An officer named James Turnbull, who investigated Adamski’s case, said that when his body was discovered, he was wearing a shirtless suit. Turnbull was baffled that Adamski had been missing for five days, yet he only had one day of beard growth. “His face, it was reported, showed ‘absolute terror’ but there were no injuries to explain the cause of death.”

UK UFO case
James Turnbull, coroner who investigated the death of Zigmund Adamski, who died under mysterious circumstances in June 1980, pictured in West Yorkshire, September 1981

Additionally, there were burn marks on her head, neck and shoulders, covered in a strange ointment that raised questions about who might have applied it to her wounds.

Alien Abduction Theory

Unanswered questions about Adamski’s mysterious death have ufologists believing that aliens from outer space may have mistakenly abducted him. This theory was fueled by police officer Alan Godfrey, who claimed to have encountered a diamond-shaped UFO while patrolling the outskirts of Todmorden on November 28, 1980. 

Godfrey took out a sketch pad and pencil to draw the scene as evidence. But at that moment, a bright light flashed and blinded him for a moment. The next thing Godfrey remembered was driving his car down Burnley Road, and the UFO was gone. Furthermore, his sketchbook where he had drawn the UFO has also disappeared. Upon arriving at the police station, he consulted his watch and realized that fifteen minutes had disappeared from his memory. Later, he was encouraged to perform several hypnotic regression sessions. He remembers being taken into a spaceship where he met a strange biblical man along with a group of stunted, child-sized creatures with huge heads. Most likely, they were robots.

Seven years later, on December 1, 1987, Philip Spencer, a retired police officer, took a photograph of an alien entity in Ilkley Moor, West Yorkshire while on a trip to meet his father-in-law who lived across the moor. . 

Alan Godfrey UFO Encounter
Alan Godfrey during the investigation 40 years ago in Todmorden, West Yorkshire.

Spencer said he immediately followed the creature but unfortunately lost it. He later claimed to have seen a dome-shaped spacecraft that rose from the moor and disappeared into the sky. Like Godfrey, he too lacked time. Upon arriving at his father-in-law’s village, he realized that he had lost 2 hours. He also underwent hypnotic regression sessions.

“During his sessions it was revealed that he had been ‘lifted’ into the craft by an unknown force and found himself in a medical looking room – he was told to ‘not be afraid’. He also stated that at one point during the “journey” he could see what appeared to be a portal and through it he could see what he recognized as Earth in the distance, leading him to realize he was in outer space.

Is it possible that, like Spencer and Godfrey, Adamski was also abducted for medical experiments by aliens, but at that time the subject could not survive the test due to his state of health?

“According to writers Roger Boar and Nigel Blundell in their article on the subject, one of the two officers who initially responded to the body found came forward to his superiors in the days following the discovery and stated that he had “seen what appeared to be a disk flying” in the area just a few hours earlier. He was interrogated under hypnosis, with UFO experts believing his account to be true, but police refused to publicly name him.”

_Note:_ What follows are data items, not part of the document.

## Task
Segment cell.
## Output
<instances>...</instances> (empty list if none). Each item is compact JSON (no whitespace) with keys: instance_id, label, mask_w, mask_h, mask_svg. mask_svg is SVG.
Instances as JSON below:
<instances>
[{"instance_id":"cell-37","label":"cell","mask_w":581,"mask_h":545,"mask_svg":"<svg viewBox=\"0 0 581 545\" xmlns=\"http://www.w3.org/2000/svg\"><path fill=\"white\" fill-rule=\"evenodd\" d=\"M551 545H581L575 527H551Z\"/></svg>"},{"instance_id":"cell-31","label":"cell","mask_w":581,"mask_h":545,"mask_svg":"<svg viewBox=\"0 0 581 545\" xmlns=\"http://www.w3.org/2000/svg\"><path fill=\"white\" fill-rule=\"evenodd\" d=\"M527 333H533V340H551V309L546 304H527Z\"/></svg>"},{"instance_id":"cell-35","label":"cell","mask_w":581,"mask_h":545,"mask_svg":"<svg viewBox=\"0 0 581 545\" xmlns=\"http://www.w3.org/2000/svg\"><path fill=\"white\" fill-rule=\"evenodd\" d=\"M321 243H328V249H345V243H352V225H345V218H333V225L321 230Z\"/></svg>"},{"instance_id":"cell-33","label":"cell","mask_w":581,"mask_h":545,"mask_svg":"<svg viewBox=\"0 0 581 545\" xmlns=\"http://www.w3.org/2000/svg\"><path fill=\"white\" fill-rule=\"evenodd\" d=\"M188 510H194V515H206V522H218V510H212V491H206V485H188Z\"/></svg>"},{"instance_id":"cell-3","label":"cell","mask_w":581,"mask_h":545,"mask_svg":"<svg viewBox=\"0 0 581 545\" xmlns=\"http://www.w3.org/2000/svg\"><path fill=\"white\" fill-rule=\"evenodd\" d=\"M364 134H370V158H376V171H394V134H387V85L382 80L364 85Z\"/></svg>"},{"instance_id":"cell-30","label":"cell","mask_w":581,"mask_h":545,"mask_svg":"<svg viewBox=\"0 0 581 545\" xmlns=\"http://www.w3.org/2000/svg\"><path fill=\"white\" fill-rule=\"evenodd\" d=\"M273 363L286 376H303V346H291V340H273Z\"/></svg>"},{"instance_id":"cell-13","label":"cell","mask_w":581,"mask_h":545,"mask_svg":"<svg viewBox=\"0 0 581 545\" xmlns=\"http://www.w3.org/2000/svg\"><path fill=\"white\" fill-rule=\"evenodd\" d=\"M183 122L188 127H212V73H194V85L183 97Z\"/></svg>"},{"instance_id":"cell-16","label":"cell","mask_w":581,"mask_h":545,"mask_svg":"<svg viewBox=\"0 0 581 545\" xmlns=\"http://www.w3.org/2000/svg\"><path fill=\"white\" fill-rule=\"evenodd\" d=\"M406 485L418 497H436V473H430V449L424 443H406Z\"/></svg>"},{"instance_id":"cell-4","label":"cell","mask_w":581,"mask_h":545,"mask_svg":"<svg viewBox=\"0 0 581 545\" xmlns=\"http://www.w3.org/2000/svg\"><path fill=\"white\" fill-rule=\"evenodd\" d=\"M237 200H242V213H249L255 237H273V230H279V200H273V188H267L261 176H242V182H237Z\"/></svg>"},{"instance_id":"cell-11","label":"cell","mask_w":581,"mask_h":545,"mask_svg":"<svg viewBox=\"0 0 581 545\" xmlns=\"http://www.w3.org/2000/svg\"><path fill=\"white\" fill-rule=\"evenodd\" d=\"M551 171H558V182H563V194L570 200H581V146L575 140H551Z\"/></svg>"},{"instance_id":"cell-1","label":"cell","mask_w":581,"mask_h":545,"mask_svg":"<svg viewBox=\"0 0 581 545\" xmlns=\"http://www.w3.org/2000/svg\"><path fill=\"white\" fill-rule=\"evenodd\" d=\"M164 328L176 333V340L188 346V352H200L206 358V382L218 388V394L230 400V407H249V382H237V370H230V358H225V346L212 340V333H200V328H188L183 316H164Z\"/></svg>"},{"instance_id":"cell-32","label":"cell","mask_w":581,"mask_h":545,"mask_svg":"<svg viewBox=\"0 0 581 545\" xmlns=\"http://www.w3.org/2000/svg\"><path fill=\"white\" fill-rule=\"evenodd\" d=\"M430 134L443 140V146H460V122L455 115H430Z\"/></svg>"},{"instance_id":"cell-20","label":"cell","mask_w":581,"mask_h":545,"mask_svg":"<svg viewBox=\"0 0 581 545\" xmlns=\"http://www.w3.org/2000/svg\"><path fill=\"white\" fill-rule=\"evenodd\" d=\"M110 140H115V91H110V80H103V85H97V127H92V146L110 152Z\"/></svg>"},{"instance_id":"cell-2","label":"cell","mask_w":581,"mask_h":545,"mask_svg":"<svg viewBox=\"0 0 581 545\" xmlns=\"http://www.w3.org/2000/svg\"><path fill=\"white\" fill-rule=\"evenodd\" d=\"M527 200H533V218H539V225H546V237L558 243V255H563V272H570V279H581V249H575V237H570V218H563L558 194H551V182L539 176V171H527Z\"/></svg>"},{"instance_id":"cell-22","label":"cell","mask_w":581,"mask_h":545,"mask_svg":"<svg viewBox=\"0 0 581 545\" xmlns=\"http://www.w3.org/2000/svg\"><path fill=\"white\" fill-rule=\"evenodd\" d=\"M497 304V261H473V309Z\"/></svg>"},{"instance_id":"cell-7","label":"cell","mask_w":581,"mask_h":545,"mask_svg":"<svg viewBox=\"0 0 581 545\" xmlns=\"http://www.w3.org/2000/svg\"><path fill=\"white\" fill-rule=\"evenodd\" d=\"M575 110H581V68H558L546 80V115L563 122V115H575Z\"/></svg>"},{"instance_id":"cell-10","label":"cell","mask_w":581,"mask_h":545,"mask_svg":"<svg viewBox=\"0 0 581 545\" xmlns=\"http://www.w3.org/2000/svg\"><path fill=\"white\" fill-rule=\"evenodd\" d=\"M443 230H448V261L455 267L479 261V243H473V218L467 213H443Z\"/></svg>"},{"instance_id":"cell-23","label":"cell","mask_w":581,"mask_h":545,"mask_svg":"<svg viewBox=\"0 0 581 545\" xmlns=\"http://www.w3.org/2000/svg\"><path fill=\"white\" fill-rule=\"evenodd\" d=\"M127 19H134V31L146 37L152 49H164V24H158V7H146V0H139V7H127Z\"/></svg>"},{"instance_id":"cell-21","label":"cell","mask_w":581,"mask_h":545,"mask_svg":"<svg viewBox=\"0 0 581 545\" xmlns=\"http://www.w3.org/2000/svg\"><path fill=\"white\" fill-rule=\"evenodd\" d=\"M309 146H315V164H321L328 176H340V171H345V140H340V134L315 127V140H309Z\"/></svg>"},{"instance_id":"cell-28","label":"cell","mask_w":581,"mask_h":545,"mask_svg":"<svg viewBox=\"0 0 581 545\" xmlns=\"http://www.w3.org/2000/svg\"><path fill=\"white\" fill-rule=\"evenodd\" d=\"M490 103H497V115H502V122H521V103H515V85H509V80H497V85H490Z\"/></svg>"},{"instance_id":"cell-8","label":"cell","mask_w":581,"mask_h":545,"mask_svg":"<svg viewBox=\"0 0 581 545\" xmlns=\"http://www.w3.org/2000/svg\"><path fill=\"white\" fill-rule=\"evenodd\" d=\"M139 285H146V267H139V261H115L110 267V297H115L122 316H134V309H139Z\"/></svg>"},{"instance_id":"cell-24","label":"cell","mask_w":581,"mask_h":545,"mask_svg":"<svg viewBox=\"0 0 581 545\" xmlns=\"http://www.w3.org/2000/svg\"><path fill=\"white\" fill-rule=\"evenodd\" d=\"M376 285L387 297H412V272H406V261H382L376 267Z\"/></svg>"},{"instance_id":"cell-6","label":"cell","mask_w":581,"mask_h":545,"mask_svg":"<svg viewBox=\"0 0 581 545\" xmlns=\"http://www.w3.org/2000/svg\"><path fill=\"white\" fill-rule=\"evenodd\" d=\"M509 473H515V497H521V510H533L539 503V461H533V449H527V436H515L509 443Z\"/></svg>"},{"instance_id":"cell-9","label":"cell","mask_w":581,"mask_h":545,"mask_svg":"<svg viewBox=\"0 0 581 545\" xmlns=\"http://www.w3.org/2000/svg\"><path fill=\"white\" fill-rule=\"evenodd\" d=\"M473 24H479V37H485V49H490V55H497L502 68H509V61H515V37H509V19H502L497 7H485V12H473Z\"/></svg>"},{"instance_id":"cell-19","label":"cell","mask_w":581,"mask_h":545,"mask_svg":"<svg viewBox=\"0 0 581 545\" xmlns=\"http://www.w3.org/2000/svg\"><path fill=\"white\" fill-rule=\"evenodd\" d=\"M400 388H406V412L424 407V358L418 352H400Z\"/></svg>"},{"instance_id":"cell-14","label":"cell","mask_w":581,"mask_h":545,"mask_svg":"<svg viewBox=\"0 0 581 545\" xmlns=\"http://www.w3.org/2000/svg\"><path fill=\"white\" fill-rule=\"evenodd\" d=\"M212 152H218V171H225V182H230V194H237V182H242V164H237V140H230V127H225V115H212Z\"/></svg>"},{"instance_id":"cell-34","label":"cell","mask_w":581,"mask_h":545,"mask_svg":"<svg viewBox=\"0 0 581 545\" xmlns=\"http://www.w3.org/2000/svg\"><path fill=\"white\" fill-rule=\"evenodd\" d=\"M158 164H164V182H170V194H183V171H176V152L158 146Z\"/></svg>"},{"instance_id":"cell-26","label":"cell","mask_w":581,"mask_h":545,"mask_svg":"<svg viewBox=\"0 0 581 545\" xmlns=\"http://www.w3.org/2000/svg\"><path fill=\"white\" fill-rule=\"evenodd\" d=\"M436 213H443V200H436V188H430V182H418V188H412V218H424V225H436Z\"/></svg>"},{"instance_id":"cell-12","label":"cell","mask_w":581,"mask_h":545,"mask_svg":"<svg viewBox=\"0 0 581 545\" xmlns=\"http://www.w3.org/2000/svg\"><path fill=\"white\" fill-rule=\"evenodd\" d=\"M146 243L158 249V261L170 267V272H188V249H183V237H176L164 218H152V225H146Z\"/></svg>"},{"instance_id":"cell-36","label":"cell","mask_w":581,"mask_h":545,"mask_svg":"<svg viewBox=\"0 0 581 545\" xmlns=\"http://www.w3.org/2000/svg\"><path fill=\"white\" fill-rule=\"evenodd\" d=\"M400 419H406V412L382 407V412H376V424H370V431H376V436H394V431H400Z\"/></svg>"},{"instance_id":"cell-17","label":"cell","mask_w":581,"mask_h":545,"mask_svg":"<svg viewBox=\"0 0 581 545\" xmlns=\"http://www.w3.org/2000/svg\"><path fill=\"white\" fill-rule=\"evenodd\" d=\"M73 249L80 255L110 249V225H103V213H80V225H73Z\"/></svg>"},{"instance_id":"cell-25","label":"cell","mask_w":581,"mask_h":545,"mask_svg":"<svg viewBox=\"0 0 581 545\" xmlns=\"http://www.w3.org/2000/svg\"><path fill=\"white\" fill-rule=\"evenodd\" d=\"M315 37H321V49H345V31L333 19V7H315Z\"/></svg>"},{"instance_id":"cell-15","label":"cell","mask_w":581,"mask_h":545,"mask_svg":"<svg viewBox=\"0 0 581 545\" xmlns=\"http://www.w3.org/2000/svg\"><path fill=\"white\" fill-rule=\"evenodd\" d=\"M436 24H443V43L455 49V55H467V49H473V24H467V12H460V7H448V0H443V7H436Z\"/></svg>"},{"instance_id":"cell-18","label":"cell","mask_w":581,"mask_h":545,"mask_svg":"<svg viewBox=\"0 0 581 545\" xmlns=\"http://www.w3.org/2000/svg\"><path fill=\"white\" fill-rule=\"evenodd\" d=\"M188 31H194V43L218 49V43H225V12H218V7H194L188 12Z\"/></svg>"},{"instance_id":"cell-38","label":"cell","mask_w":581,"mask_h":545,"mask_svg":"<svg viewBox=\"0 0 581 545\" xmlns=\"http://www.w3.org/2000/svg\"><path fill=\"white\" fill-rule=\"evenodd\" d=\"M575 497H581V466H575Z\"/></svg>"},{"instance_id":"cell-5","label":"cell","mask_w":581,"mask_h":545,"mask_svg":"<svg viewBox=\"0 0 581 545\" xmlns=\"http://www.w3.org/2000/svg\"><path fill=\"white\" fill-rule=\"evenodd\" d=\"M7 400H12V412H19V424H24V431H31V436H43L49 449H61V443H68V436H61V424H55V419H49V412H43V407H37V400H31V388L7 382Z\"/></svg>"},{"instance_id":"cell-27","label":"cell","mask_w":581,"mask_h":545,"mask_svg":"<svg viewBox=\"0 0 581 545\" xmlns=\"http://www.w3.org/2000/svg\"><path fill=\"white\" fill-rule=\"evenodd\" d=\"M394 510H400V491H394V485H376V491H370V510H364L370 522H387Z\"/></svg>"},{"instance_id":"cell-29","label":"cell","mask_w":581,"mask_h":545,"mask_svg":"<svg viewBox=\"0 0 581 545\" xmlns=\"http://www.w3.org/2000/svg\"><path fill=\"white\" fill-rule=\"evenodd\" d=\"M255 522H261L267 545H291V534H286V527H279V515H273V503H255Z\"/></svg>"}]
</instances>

In 2015, the British UFO Research Association (BUFORA) discovered in their research that Adamski and his wife Lottie had been in the middle of a fight with a family member before he went missing. BUFORA suspected that Adamski might have been kidnapped by a family member and died five days later of a heart attack. However, Godfrey said he found no reason to suspect any of his family members, and yet there is no explanation for the strange injuries on Adamski’s body.